[Een ijzeren bed]
Een ijzeren bed is gezonder, zindelijker en duurzamer dan een houten, daar ging volgens Charles van Ganzen, gespecialiseerd in Chambres à coucher style Louis XV, niets van af. Tegenover Boorman bekende Van Ganzen openhartig nooit iemand de raad te geven zich zijn eigen houten bedden op de hals te halen: ‘Rommel is het mijnheer, gemeen fabriekswerk, dat bij duizenden gemaakt wordt. Alles machinaal. In die Mechelse fabrieken gaat het hout er hier in en daar komen de bedden er uit. Het gaat daar net als in de bekende slachterijen van Chicago.’

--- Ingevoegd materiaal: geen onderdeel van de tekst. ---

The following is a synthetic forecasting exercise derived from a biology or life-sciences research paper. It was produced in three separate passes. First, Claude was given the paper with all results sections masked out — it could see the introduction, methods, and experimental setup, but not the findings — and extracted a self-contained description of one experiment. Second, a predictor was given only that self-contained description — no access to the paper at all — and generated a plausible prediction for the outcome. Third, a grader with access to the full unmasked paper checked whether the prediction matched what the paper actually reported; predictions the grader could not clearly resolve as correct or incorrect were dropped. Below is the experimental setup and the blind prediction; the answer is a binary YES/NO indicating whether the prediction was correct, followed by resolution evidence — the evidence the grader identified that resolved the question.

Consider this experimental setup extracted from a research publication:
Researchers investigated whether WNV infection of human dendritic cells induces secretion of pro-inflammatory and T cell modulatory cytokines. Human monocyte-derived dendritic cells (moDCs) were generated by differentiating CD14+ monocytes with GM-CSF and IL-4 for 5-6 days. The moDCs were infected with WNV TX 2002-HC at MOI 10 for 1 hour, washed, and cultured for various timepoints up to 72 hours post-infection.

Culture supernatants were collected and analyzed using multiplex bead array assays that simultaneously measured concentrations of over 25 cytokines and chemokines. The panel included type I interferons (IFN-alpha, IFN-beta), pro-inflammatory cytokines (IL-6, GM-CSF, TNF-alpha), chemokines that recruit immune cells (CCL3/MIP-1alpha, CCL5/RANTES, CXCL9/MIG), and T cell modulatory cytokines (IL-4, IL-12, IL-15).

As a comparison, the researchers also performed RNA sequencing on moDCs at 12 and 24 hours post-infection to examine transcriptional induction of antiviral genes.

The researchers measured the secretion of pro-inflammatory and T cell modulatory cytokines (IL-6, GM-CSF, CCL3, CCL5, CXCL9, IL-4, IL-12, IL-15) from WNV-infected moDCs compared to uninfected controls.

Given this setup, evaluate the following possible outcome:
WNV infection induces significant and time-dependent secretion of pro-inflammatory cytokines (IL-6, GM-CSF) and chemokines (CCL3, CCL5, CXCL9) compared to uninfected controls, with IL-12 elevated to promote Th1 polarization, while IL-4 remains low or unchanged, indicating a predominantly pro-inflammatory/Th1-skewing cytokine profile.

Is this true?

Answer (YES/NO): NO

Elsschots Charles Van Ganzen had het karakter dat onaangedaan bleef door de (slechte) smaak van zijn geachte clièntele; evenmin maakte hij zich druk over de querelle des materiaux - is niet juist een houten bed gezonder, zindelijker en duurzamer? - die onder meubelontwerpers periodiek woedt en afwisselend gewonnen wordt door hout, ijzer, aluminium of kunststof. Die strijd, en de opvoedende ideeën om ‘de massa’ te overtuigen van het belang van ‘verantwoord wonen’ vormen wederkerende thema's in de geschiedenis van het meubelontwerpen. De lage verkoopprijs van Meubeldesign van de 20ste eeuw (Taschen/Librero, f 29,90) maakt het boek bereikbaar voor de massa's, wat met design zelf nooit zo lukte - afgezien van de populariteit van de (jaren vijftig) niervormen en de zitzak (Piero Gatti, 1968/69) bleven de meeste ontwerpen door materiaalkeuze, ingenieuze verbindingen of conservatisme van de industrie slechts binnen bereik der gefortuneerden. Meubeldesign bevat alles: van de stoelen van Thonet, Henry van de Velde, Charles Rennie Mackintosh, Le Corbusier, Ludwig Mies van der Rohe, Marcel Breuer, Mart Stam, Charles Eames, tot Ettore Sottsass en Philippe Starck. Ook de goede bedoelingen staan er allemaal in: geen zitmachine of er zit wel een revolutionaire en menslievende gedachte achter. Hoogstens ontbreekt de ‘Kogel-stoel’ van Eero Amio (1966), maar de ligweide en leefkuil zijn present. ‘U zult beter vrijen, omdat u rustiger bent en meer ontspannen,’ beloofden de Weense pneu-designers Laurids Ordner en Günter Zamp ten aanzien van hun ‘kogelvormige, met lucht gevulde omhulsels van doorzichtig folie, waarin je moest kruipen via een sluis.’ Het boek doet oh's en ah's verzuchten, maar wekt
tevens de gedachte op aan het telkens opnieuw willen uitvinden van het wiel. Aan architect Mario Botta, aanwezig met de modellen ‘Quinta’ en ‘Seconda’ (staal, staalplaat met gaatjes, cylindrische ruggesteun van polyurethaan) werd gevraagd of hij ooit een stoel zou ontwerpen. ‘Zijn eerste reactie was: “Een stoel? Bij al die honderdduizenden stoelen die er al zijn?” Daarna begreep hij echter dat de geschiedenis van de mensheid niets anders was dan de geschiedenis van het steeds opnieuw ontwerpen van gebruiksvoorwerpen die iedere keer hetzelfde en steeds ook weer anders zijn.’